Exercise: Your output should be the line that contains "kingdom: Animalia" and all lines after it in the records, retyped exactly through the last one.

[[ Information supplied, beginning ]]

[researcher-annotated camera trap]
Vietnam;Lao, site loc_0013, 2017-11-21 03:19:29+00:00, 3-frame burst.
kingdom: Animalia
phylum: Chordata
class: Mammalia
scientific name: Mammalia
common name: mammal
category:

[[ Information supplied, end ]]

Answer section:
kingdom: Animalia
phylum: Chordata
class: Mammalia
scientific name: Mammalia
common name: mammal
category:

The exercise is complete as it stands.